• EXTRACTED TEXT:
+-------+

In the fast-changing landscape of the food and beverage industry, the year 2024 is expected to be a pivotal one. Facing inflation, consumer fatigue over price hikes, and various market pressures, companies are finding the need for innovation more apparent than ever. On a recent article at FoodDive.com, Christopher Doering asks if more CPG companies will embrace innovation and show why it’s not just a trend but a necessity for the survival and success of large food and beverage manufacturers.
The message is pretty clear: sticking to the status quo won’t cut it anymore. Mikael Bengtsson, the industry and solution strategy director of food and beverage at Infor, bluntly states that companies clinging to century-old practices are, in essence, setting themselves up for failure. The world is changing, consumer preferences are evolving, and companies must adapt or face the consequences.
Innovation versus Performance
One major hurdle hindering innovation is the increasing pressure on companies to deliver short-term results. Wall Street demands revenue growth, and executives find themselves torn between green-lighting potentially risky, long-term innovation projects and maintaining sales for their popular brands. Brian Choi, CEO of The Food Institute, highlights this challenge, noting that companies are judged based on their immediate performance rather than their ability to innovate.
Despite the current difficulties, industry experts argue that neglecting innovation may lead to stagnation and a loss of competitiveness. Neil Saunders, managing director with Global Data, doesn’t mince words, stating that many CPG companies in the U.S. are “lazy” when it comes to innovation, according to his opinion. This sentiment is echoed by the article, suggesting that companies unwilling to adapt risk falling behind their nimbler counterparts.
Private label offerings from retailers like Target, Safeway, Kroger, and Amazon further compound the pressure on traditional food and beverage companies. These offerings, often comparable in quality and available at a fraction of the price, pose a direct threat to established brands. Companies need to step up their innovation game to stay relevant and competitive.
Neil Saunders identifies health and wellness, limited-time offerings, sustainable packaging, and on-the-go snacking as ripe areas for innovation. However, he acknowledges that larger companies face challenges in innovating in an interesting way. Despite these hurdles, some industry giants are making strides in innovation.
Nestlé, for instance, scaled back innovation during the pandemic but is now intensifying its efforts. The Lean Cuisine and Nescafe manufacturer increased its innovation projects by nearly 45% last year, focusing on coffee, creamers, convenience, and prepared meals. Hershey and Mars Wrigley are also among the companies stepping up their innovation game for 2024.
Mars Wrigley’s approach involves fewer but more impactful innovations, with a focus on bringing unique products to market. Tim LeBel, the company’s president of U.S. sales, emphasizes the importance of introducing products that not only differentiate themselves but also contribute to incremental growth in the category. Mars Wrigley’s upcoming releases, including Dove Milk Chocolate Tiramisu Caramel Promises and Ranch Dip flavored Combos, showcase the company’s commitment to thoughtful innovation.
To sum up, it’s clear the challenges faced by the food and beverage industry in 2024 demand a paradigm shift and it’s urgent for companies to break free from conservative cultures, embrace innovation, and adapt to changing consumer trends. The examples of Nestlé, Hershey, and Mars Wrigley demonstrate that, despite the obstacles, innovation is not only achievable but essential for sustained growth and competitiveness in the CPG sector. As the industry crosses these tides of change, those who dare to innovate may find themselves not only surviving but thriving in the dynamic landscape of the food and beverage market.
B2B collaboration plays a critical role in fostering innovation within the CPG industry. By establishing strategic partnerships and collaborations between businesses, organizations in the CPG sector can leverage complementary strengths and resources to drive innovation throughout the supply chain. Shared insights, technologies, and expertise between B2B partners can lead to the development of cutting-edge products, improved manufacturing processes, and more efficient distribution channels. Also, collaborative efforts enable quicker adaptation to emerging market trends and consumer preferences. Additionally, technology providers teaming up with CPG manufacturers can introduce advancements in data analytics and automation, optimizing production and enhancing overall efficiency. Ultimately, B2B collaboration in the CPG industry not only stimulates innovation but also positions businesses to navigate the rapidly evolving market landscape effectively.

+-------+

• LISTED ENTRIES:
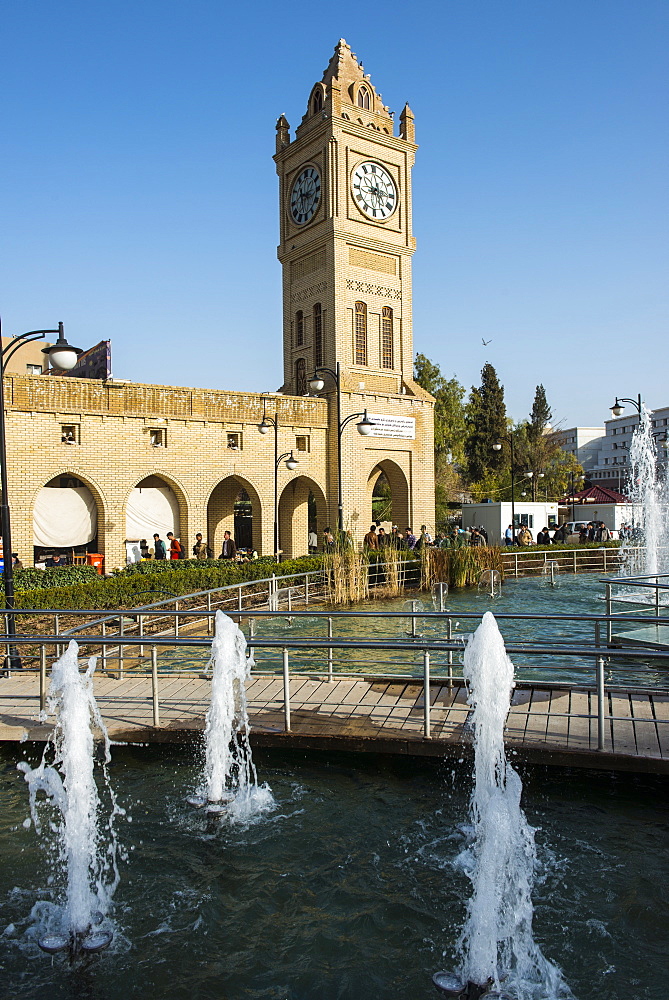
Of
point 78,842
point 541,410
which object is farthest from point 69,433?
point 541,410

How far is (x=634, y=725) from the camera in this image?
24.7 feet

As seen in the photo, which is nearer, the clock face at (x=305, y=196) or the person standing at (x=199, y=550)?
the person standing at (x=199, y=550)

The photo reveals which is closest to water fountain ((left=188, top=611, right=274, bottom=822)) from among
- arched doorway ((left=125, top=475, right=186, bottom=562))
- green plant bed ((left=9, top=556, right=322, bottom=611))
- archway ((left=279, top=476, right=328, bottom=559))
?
green plant bed ((left=9, top=556, right=322, bottom=611))

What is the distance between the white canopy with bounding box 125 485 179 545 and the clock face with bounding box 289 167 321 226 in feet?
50.2

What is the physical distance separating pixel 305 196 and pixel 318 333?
21.3ft

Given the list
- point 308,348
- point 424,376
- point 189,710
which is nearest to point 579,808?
point 189,710

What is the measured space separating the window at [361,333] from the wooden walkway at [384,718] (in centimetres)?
2539

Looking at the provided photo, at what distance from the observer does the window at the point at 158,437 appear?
26223 mm

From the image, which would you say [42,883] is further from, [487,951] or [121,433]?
[121,433]

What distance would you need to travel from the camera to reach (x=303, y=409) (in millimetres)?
30938

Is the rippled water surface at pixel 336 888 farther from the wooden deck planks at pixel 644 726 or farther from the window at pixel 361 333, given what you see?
the window at pixel 361 333

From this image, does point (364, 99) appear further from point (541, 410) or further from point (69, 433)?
point (541, 410)

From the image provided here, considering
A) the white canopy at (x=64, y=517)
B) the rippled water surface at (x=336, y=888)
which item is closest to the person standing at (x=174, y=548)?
the white canopy at (x=64, y=517)

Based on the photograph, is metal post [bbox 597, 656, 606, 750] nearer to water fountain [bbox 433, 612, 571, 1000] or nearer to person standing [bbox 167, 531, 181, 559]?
water fountain [bbox 433, 612, 571, 1000]
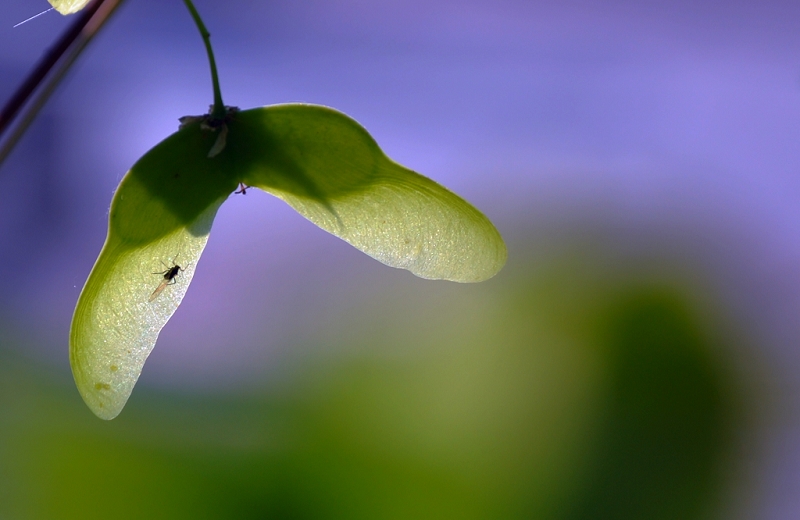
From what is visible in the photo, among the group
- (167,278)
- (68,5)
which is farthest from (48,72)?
(167,278)

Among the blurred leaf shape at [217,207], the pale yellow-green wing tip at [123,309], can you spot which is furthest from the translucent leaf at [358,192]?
the pale yellow-green wing tip at [123,309]

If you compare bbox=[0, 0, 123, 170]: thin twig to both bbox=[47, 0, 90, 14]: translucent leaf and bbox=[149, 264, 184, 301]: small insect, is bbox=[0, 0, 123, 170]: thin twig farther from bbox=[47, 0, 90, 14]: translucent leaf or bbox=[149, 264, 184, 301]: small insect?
bbox=[149, 264, 184, 301]: small insect

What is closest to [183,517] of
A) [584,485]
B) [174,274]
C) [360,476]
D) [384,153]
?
[360,476]

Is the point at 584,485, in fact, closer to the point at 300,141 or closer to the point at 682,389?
the point at 682,389

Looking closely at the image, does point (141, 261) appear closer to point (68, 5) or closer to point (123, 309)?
point (123, 309)

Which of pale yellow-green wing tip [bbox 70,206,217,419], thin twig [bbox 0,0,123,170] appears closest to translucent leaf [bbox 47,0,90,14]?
thin twig [bbox 0,0,123,170]

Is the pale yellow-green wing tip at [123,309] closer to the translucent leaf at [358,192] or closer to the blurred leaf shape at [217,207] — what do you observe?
the blurred leaf shape at [217,207]

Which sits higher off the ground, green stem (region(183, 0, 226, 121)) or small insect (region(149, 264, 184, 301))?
green stem (region(183, 0, 226, 121))
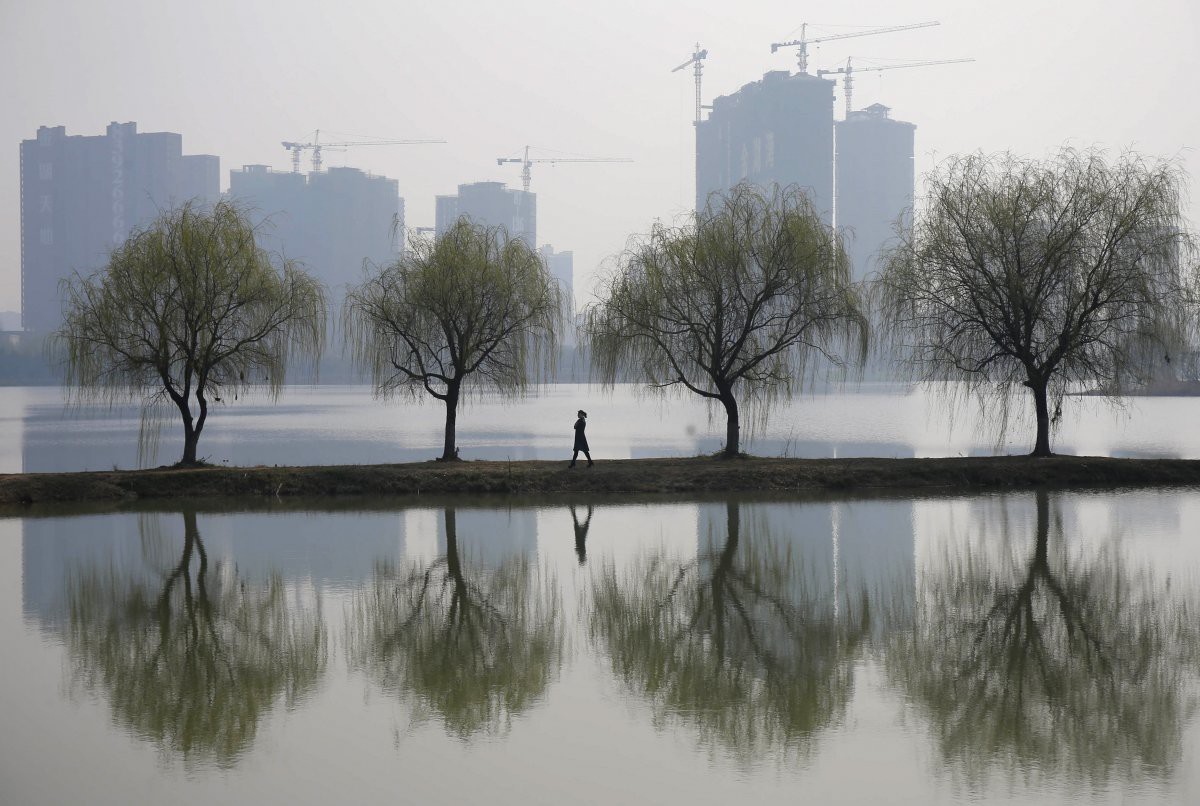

+-------+

• EXERCISE INSTRUCTIONS:
A. Rewrite the passage in the article on food and beverage innovation starting with "To sum up, it’s" and going on through "and beverage market.", swapping "paradigm shift" for "fundamental change".
B. According to the article on food and beverage innovation, by how much did Nestlé increase its innovation projects last year?

• ANSWERS TO THE EXERCISE:
A.
To sum up, it’s clear the challenges faced by the food and beverage industry in 2024 demand a fundamental change and it’s urgent for companies to break free from conservative cultures, embrace innovation, and adapt to changing consumer trends. The examples of Nestlé, Hershey, and Mars Wrigley demonstrate that, despite the obstacles, innovation is not only achievable but essential for sustained growth and competitiveness in the CPG sector. As the industry crosses these tides of change, those who dare to innovate may find themselves not only surviving but thriving in the dynamic landscape of the food and beverage market.

B. By nearly 45%.